VUE D’ENSEMBLE DE L’AFFAIRE
Le 23 juin 1999, la République démocratique du Congo (RDC) a déposé au Greffe de la Cour des requêtes introductives d’instance contre le Burundi, l’Ouganda et le Rwanda « en raison d’actes d’agression armée perpétrés en violation flagrante de la Charte des Nations Unies et de la Charte de l’Organisation de l’Unité africaine ». Outre la cessation des actes allégués, le Congo a demandé l’obtention d’une réparation pour les actes de destruction intentionnelle et de pillage, ainsi que la restitution des biens et ressources nationales dérobés au profit des Etats défendeurs respectifs.
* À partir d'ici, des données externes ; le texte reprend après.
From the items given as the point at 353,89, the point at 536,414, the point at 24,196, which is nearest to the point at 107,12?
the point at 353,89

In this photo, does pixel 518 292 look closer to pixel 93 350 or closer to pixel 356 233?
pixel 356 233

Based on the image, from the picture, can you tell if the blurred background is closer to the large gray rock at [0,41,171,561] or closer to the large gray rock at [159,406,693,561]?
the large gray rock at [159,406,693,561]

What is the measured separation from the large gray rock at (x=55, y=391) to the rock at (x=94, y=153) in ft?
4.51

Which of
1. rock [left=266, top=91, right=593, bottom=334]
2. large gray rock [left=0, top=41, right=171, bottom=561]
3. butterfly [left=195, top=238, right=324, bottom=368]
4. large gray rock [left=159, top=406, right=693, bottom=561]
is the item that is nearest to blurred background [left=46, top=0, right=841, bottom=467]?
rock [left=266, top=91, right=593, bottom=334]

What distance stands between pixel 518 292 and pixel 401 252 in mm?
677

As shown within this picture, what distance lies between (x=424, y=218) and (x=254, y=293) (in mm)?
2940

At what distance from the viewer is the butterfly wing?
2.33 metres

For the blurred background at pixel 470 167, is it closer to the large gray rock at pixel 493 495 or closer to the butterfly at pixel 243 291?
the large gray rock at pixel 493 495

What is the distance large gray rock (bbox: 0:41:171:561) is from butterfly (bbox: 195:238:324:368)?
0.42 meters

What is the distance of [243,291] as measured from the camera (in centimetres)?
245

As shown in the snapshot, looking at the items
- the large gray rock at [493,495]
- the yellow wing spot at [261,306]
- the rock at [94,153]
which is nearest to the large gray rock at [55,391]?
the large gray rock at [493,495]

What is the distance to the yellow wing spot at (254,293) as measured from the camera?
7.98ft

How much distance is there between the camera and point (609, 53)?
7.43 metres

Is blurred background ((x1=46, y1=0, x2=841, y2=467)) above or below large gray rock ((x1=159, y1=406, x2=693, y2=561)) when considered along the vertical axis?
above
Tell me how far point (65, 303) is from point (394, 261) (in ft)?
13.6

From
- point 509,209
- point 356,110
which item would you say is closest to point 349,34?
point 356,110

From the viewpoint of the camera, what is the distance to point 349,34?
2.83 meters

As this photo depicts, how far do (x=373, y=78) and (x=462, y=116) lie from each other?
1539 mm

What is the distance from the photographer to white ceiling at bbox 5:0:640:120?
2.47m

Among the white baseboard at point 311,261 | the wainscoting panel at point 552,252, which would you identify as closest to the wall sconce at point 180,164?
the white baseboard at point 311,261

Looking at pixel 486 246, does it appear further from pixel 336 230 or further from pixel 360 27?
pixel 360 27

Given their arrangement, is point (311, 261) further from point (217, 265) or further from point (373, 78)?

Dans ses requêtes introductives d’instance contre le Burundi et le Rwanda, la RDC a invoqué, comme fondements de la compétence de la Cour, le paragraphe 1 de l’article 36 du Statut, la convention de New York du 10 décembre 1984 contre la torture et autres peines ou traitements cruels, inhumains ou dégradants, la convention de Montréal du 23 septembre 1971 pour la répression d’actes illicites dirigés contre la sécurité de l’aviation civile et, enfin, le paragraphe 5 de l’article 38 du Règlement de la Cour. Cependant, le Gouvernement de la RDC a fait savoir à la Cour le 15 janvier 2001 qu’il entendait se désister de chacune des instances introduites contre le Burundi et le Rwanda en précisant qu’il se réservait la possibilité de faire valoir ultérieurement de nouveaux chefs de compétence de la Cour. Les deux affaires ont par conséquent été rayées du rôle le 30 janvier 2001.
Dans l’affaire des Activités armées sur le territoire du Congo (République démocratique du Congo c. Ouganda), la RDC a fondé la compétence de la Cour sur les déclarations d’acceptation de la juridiction obligatoire de la Cour faites par les deux Etats. Le 19 juin 2000, la RDC a déposé une demande en indication de mesures conservatoires tendant à la cessation de toute activité militaire et de toute violation des droits de l’homme et de la souveraineté de la RDC par l’Ouganda. Le 1er juillet 2000, la Cour a ordonné à chacune des Parties de prévenir et de s’abstenir de toute action armée qui risquerait de porter atteinte aux droits de l’autre Partie ou d’aggraver le différend, de prendre toute mesure nécessaire pour se conformer à toutes leurs obligations du droit international applicables en l’espèce, ainsi que d’assurer le plein respect des droits fondamentaux de l’homme et du droit humanitaire.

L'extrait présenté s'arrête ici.